Dans son célèbre discours I Have a Dream (Je fais un rêve) de 1963, Martin Luther King prédit que « les fils des anciens esclaves et les fils des anciens propriétaires d’esclaves pourront s’asseoir ensemble à la table de la fraternité ».
Mais se montrer à la hauteur de cette vision de MLK n’a pas toujours été simple pour les Américains qui connaissaient le rôle de leurs ancêtres, esclaves ou propriétaires d’esclaves. Car l’esclavage, et les années d’inégalité raciale qui ont suivi, peuvent devenir des sujets particulièrement sensibles quand ils touchent leur propre famille.
Depuis 2005, l’initiative Coming to the Table* (S’asseoir à la table), basée à l’Eastern Mennonite University en Virginie, s’efforce de réunir ces descendants noirs et blancs en leur offrant un cadre de réconciliation et de dialogue. Le premier pas est souvent le plus dur.
Lorsqu’en 2007, Betty Kilby envisage de rencontrer Phoebe Kilby, elle se demande pourquoi elle ferait la connaissance d’une personne dont les ancêtres ont asservi les siens. Dans les années 1950, elle a contesté la ségrégation raciale. Elle est l’une des premiers élèves Afro-Américains à avoir fréquenté une école en Virginie où la ségrégation avait été abolie.
De son côté, Phoebe appréhende aussi ; Betty sera-t-elle en colère ? Acceptera-t-elle de lui parler ?

Mais de cet échange est née une amitié extraordinaire. Regarder le passé directement en face les a aidé l’une et l’autre à mieux comprendre le legs de l’esclavage et son rôle dans la réalité raciale de nos jours.

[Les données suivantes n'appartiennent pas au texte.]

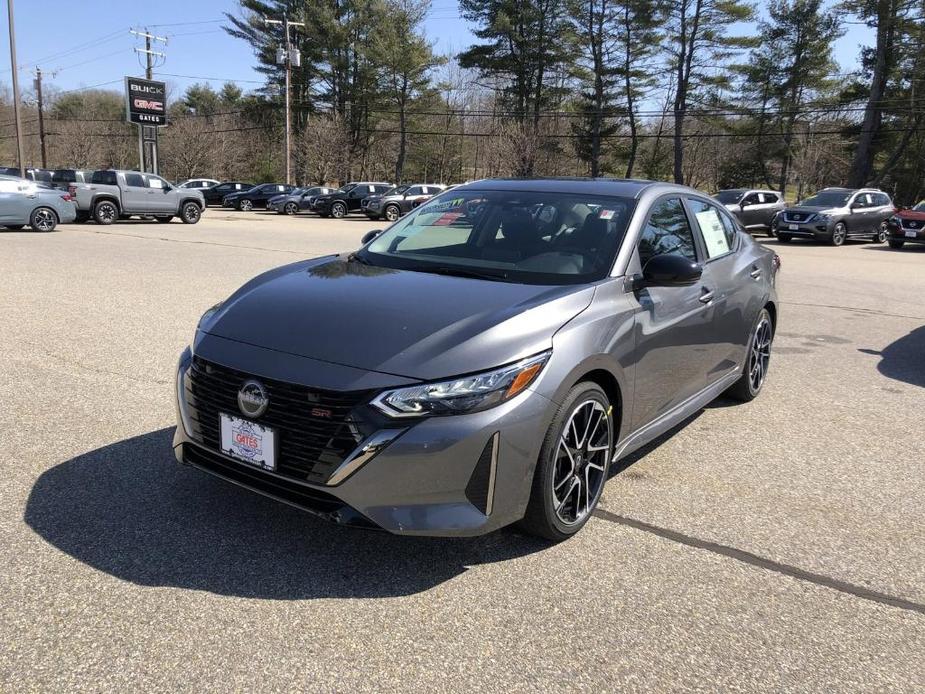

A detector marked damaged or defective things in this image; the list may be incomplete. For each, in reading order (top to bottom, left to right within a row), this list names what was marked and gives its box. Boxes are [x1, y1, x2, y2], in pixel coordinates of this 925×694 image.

pavement crack [592, 508, 924, 616]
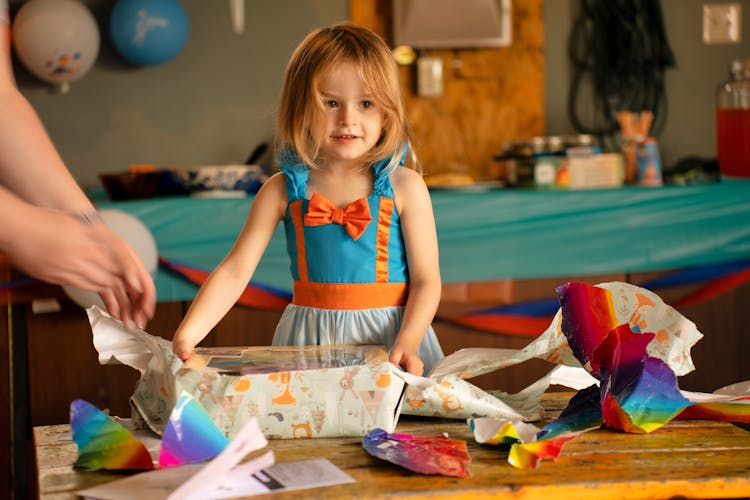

Sur le site Web de Coming to the Table, on peut lire : « La ségrégation, la distribution inéquitable des ressources, les possibilités inégales d’éducation et le concept de supériorité ou d’infériorité selon la couleur de peau remontent à l’établissement de l’esclavage aux États-Unis et aux convictions sur lesquelles se sont fondées sa création et sa légalisation. »
« Il est dans l’intérêt de tous les Américains de comprendre le passé et d’y faire face afin de créer un avenir durable pour les générations à venir », toujours selon Coming to the Table.
Participer à l’initiative Coming to the Table a aidé Will Hairston, qui est blanc, à gérer sa honte et aussi la peur qu’il avait de la colère des Noirs. Il est capable aujourd’hui de mieux apprécier l’héritage afro-américain de lutte contre l’adversité.
« Je crois que Martin Luther King nous a montré la voie pour construire la paix. Et il l’a fait, pas seulement en étant confronté à une douleur persistante, vieille d’il y a 100 ans. Il l’a fait tout en faisant face à des violences extrêmes, littéralement à sa porte. Il nous a prouvé qu’en aimant ses ennemis, on peut les sauver et les transformer », affirme Will Hairston.